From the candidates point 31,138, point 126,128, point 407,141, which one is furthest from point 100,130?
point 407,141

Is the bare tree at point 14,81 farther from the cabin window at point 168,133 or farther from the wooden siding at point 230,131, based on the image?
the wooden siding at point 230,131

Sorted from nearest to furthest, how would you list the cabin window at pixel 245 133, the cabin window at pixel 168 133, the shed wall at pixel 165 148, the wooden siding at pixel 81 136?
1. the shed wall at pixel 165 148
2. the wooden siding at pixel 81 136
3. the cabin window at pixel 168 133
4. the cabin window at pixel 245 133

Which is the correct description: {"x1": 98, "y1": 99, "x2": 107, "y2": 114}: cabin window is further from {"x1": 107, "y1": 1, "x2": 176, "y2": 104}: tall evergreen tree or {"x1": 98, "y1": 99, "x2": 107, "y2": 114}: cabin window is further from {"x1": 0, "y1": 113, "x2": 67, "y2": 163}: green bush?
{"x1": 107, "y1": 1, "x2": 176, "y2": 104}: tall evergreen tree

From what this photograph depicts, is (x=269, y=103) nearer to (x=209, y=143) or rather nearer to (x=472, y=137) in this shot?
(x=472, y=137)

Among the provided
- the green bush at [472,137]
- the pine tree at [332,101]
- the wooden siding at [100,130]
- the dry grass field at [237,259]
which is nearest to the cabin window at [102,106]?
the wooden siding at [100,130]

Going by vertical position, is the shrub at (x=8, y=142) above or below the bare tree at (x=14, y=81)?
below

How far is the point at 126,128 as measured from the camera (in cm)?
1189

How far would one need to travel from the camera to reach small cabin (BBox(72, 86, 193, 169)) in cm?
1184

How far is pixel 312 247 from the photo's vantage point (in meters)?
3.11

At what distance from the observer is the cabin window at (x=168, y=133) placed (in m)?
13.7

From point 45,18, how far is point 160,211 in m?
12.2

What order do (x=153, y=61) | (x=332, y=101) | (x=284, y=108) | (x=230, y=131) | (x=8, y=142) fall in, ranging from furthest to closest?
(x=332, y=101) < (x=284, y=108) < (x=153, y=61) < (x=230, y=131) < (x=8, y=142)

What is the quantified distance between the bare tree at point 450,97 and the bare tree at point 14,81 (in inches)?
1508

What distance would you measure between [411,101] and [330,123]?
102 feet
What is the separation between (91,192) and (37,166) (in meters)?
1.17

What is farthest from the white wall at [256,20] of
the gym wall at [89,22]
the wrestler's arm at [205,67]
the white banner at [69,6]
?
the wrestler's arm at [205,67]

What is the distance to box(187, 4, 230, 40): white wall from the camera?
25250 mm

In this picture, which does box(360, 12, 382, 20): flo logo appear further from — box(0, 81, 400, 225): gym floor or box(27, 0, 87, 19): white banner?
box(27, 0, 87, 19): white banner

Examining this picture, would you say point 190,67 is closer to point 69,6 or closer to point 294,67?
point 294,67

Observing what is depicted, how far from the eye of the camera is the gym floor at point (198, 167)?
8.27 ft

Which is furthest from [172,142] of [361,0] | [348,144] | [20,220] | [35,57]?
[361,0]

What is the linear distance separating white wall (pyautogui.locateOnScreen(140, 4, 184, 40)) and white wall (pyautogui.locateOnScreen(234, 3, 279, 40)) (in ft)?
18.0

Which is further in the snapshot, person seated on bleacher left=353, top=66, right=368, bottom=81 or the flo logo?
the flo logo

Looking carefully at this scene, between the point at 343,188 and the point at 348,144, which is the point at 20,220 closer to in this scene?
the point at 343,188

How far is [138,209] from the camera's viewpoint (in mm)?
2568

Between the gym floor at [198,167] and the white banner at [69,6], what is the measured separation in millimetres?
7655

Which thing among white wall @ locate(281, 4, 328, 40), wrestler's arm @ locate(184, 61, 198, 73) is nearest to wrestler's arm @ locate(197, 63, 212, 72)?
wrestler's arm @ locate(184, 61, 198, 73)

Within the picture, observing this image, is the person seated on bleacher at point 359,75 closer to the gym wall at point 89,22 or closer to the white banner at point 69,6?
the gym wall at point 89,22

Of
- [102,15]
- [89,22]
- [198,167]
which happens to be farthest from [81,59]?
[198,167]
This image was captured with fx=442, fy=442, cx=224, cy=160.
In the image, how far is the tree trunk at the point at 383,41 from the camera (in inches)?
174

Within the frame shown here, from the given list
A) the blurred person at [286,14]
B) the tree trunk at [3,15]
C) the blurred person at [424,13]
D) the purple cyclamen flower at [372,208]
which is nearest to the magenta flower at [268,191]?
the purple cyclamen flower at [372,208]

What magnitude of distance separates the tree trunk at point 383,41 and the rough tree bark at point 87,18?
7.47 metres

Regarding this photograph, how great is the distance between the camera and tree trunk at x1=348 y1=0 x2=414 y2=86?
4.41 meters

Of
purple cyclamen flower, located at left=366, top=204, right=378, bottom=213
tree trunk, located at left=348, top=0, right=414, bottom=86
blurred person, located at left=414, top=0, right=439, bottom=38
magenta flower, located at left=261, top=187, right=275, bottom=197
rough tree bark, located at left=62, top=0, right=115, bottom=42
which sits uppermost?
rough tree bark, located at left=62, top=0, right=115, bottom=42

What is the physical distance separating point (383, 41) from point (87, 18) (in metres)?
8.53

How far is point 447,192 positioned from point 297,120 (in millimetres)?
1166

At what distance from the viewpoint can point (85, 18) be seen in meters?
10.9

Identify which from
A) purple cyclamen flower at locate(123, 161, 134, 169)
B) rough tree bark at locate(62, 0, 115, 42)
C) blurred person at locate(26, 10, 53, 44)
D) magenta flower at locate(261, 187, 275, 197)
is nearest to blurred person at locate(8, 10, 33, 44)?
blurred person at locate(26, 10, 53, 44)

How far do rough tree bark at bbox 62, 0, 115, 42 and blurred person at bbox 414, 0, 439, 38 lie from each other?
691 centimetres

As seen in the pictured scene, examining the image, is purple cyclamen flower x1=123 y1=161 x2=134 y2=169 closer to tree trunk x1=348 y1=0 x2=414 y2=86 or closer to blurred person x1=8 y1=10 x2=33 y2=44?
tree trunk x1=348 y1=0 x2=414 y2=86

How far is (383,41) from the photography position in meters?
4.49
☆ ☆ ☆ ☆ ☆ ☆ ☆
**Problem**
Count the lines in the data above that contain the word "inches". Reply with the number alone.

**Solution for this problem**
2